Of course, the app could also skip the shaming and go directly to the punishing by connecting with law enforcement and actually getting people towed. And this is the ultimate goal. McArthur and Meloche have already met with the mayor's office and traffic services of Toronto. They eventually want the app to be smart enough to know the parking laws across a particular city and automatically identify an illegally parked car and remotely alert traffic cops, who would write the ticket and call the tow truck then and there. The app would identify repeat offenders, those especially inconsiderate people who are constantly parking in the bike lane or in front of a fire hydrant, and hopefully break them of their bad behavior. "I am offering the police a free solution, with no cost to them and no cost to the taxpayers, that is just going to make them more efficient, which in turn will save them or make them more money," McArthur says.

But can we trust an app to do the job of a traffic cop? Parking tickets handed out by actual human officers get challenged all the time (there's an app for that). You can imagine the uproar when someone finds out their ticket was administered by a digital tool. "There are many exceptions in the parking bylaws that officers are trained to interpret what is and what is not permitted," says Constable Clinton Stibbe, media officer for Toronto Traffic Services. "We have to look at everything."

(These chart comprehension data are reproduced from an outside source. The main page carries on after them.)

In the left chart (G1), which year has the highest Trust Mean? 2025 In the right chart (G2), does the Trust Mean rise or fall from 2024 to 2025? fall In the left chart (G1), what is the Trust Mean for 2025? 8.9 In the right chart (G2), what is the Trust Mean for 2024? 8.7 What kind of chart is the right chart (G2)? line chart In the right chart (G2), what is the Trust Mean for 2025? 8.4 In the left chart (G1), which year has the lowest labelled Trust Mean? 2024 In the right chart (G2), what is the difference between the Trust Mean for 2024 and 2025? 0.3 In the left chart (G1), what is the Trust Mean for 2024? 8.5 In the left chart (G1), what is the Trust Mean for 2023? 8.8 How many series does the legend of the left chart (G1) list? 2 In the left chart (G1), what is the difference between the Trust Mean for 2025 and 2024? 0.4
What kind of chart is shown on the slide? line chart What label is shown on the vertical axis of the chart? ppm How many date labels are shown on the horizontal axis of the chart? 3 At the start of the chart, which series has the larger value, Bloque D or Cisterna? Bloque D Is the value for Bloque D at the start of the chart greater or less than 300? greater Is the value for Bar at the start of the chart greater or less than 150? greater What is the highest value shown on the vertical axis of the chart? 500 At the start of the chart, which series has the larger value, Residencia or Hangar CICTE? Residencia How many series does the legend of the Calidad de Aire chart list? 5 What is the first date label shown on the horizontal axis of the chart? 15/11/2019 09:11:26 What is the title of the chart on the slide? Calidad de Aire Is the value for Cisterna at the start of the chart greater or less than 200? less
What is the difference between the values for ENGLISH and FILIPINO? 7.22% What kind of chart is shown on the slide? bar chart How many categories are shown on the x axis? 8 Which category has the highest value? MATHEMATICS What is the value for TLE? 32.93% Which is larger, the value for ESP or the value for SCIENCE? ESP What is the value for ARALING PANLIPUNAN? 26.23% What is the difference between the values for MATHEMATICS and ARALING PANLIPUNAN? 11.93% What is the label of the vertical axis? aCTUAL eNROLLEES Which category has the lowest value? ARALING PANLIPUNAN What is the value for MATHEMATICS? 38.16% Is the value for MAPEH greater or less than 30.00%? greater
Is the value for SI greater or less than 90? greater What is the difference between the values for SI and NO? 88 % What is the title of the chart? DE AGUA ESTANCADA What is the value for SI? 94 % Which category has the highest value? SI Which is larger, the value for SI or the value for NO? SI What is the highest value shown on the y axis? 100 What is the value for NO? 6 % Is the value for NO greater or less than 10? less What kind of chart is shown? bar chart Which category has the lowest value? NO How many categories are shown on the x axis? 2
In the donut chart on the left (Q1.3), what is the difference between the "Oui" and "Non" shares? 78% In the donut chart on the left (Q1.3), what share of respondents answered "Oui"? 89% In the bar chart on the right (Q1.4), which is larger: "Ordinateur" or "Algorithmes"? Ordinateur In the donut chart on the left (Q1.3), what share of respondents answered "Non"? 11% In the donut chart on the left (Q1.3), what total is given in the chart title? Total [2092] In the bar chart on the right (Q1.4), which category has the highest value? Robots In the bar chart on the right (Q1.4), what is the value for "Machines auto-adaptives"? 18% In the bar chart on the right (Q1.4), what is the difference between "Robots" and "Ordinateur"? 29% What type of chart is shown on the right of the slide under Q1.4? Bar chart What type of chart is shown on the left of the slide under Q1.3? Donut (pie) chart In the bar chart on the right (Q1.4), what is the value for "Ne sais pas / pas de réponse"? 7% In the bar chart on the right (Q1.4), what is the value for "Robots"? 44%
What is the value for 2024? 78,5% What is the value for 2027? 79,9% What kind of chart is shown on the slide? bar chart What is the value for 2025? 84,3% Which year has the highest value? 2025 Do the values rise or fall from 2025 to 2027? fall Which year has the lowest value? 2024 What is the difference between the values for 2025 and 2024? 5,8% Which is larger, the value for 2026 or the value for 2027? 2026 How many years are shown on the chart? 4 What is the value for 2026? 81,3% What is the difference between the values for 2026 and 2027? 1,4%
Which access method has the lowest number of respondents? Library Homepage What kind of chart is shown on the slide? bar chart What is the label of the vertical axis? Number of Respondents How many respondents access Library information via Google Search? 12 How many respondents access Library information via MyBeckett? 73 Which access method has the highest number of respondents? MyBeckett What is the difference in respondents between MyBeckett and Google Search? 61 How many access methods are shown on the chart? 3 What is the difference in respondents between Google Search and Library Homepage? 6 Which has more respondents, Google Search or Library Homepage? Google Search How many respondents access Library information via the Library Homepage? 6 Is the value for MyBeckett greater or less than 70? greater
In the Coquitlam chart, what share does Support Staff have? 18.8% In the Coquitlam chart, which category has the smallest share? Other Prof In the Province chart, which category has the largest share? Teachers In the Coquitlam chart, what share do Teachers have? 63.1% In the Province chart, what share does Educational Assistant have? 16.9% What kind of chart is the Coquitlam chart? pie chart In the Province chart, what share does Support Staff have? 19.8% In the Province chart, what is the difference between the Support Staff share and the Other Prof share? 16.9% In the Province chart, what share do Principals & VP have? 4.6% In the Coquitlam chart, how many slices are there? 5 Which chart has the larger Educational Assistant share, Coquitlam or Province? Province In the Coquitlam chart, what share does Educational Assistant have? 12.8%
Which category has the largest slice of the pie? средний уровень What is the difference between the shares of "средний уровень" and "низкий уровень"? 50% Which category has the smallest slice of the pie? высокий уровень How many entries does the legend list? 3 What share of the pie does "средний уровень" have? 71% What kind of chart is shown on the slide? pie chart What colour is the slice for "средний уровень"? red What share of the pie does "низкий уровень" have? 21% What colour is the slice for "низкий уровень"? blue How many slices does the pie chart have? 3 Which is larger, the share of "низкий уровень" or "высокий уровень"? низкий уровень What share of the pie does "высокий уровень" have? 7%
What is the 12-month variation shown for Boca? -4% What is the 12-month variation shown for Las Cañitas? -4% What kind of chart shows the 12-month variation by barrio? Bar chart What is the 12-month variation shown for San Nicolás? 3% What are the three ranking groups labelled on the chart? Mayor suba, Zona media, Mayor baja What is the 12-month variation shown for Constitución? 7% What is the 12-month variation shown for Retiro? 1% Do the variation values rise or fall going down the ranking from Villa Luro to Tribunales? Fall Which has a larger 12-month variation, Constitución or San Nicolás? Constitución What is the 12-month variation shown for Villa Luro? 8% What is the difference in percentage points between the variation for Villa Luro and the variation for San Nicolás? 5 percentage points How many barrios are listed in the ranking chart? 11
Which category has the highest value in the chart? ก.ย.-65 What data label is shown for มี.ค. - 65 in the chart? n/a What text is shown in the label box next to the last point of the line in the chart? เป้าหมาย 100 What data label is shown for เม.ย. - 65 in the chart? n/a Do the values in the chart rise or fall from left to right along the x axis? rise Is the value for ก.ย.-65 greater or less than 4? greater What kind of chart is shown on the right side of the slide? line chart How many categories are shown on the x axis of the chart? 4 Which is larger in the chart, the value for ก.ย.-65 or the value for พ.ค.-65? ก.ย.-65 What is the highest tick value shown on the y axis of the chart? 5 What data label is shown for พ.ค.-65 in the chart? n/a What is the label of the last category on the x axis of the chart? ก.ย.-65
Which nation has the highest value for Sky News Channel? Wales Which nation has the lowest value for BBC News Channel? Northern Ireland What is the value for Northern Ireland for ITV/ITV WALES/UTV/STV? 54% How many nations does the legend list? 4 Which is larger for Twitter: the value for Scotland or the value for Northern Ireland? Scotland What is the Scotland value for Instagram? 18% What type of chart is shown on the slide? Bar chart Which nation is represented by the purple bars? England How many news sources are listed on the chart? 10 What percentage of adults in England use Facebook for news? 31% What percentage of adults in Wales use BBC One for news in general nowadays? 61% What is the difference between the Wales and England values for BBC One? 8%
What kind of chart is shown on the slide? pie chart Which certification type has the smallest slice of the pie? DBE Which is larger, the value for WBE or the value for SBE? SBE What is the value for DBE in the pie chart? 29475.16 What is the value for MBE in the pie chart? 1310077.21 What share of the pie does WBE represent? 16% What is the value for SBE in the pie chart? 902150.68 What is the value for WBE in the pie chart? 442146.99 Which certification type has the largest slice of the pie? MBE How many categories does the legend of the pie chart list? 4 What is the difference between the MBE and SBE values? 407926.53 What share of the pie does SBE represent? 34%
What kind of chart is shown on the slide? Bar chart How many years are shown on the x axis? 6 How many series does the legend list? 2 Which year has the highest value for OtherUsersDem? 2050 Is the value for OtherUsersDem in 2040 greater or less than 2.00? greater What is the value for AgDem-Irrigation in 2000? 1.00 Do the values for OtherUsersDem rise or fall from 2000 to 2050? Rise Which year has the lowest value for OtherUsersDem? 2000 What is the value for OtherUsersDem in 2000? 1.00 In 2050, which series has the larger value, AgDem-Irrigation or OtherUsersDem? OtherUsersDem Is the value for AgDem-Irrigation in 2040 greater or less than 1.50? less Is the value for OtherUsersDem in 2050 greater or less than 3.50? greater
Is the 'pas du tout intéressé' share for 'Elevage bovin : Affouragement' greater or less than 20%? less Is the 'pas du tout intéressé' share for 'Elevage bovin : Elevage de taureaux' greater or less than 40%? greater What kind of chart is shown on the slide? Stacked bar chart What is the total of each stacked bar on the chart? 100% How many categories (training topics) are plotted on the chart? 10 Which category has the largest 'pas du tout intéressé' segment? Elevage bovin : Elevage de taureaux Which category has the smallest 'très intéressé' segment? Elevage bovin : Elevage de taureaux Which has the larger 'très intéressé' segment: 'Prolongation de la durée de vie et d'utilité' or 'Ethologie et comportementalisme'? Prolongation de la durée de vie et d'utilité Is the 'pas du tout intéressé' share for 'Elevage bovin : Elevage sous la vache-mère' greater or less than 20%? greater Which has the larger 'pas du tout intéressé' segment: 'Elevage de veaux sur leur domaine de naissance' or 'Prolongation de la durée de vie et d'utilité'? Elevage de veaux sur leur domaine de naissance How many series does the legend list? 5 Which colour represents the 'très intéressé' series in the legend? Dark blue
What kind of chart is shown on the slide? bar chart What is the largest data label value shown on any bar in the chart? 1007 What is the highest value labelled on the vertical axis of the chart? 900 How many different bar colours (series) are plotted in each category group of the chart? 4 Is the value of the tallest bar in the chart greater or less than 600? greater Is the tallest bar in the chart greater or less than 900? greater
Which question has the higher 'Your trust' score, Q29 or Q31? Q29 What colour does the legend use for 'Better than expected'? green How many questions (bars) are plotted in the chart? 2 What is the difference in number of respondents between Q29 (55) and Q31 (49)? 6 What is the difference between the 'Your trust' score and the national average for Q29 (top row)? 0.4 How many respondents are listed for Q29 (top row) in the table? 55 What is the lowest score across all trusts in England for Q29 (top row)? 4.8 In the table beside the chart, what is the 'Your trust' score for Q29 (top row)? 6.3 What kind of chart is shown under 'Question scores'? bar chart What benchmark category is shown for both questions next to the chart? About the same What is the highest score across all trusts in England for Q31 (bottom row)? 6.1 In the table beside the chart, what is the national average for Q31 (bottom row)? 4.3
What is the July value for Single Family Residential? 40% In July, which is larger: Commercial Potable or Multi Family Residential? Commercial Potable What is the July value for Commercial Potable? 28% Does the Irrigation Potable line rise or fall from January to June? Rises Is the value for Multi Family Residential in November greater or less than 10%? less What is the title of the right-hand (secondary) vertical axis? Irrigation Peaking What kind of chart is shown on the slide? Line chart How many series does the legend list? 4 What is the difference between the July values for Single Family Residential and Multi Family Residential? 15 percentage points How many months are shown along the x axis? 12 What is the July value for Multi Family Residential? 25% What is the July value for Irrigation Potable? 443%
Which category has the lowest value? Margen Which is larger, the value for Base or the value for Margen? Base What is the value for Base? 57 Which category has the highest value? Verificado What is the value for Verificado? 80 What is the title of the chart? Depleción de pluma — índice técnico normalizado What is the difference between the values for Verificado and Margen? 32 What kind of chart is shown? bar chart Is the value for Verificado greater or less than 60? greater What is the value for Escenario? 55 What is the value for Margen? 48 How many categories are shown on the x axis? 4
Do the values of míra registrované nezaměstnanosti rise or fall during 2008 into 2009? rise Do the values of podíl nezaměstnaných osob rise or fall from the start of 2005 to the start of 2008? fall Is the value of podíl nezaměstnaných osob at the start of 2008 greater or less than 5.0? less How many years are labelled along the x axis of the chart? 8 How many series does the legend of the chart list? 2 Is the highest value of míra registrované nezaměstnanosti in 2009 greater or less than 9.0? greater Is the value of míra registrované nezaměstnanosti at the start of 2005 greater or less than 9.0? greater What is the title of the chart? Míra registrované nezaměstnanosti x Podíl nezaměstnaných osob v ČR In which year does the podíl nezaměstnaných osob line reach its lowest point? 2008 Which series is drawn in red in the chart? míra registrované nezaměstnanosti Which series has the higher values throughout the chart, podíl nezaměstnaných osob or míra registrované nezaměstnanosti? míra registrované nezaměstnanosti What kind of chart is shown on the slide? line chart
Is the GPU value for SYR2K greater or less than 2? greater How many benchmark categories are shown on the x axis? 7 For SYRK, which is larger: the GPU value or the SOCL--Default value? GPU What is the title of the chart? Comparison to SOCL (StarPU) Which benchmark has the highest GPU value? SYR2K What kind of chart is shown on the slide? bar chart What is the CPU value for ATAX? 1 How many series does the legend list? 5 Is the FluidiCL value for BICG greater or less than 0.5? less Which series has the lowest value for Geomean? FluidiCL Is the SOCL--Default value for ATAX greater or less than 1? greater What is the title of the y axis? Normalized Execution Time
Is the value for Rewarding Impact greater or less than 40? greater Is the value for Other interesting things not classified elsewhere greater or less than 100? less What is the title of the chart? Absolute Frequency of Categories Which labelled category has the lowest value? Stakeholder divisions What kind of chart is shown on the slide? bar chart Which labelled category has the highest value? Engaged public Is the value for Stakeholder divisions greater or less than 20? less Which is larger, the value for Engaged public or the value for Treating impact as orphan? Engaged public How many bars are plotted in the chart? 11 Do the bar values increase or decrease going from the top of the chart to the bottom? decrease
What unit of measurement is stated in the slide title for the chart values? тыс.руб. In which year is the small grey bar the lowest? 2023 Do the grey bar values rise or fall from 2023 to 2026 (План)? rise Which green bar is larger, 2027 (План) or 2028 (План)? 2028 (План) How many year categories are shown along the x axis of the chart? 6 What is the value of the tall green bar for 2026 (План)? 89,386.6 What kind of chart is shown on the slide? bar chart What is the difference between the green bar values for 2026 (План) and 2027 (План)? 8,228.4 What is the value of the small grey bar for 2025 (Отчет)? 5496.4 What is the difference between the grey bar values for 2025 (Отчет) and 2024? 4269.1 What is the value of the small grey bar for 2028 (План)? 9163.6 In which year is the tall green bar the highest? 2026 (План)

The creators of the TowIt app insist they're not just trying antagonize people. "We're not out here to ruin people's lives or tow people endlessly," McArthur says. The app will eventually help prevent tickets entirely by telling users if they're allowed to park in a particular spot, and for how long. No more wandering the block for a sign that's barely interpretable or failing to see a faded yellow line painted on the curb. Just open the app and know if you're good to go. "I could push a button in the app that says I'm leaving my car here now, ping me 10 minutes before the tow route is going to take place, so I have a reminder to move my car," McArthur told Co.Exist.

If you want to give TowIt a try, it is available for iOS and Android, and is coming soon to Windows and Blackberry.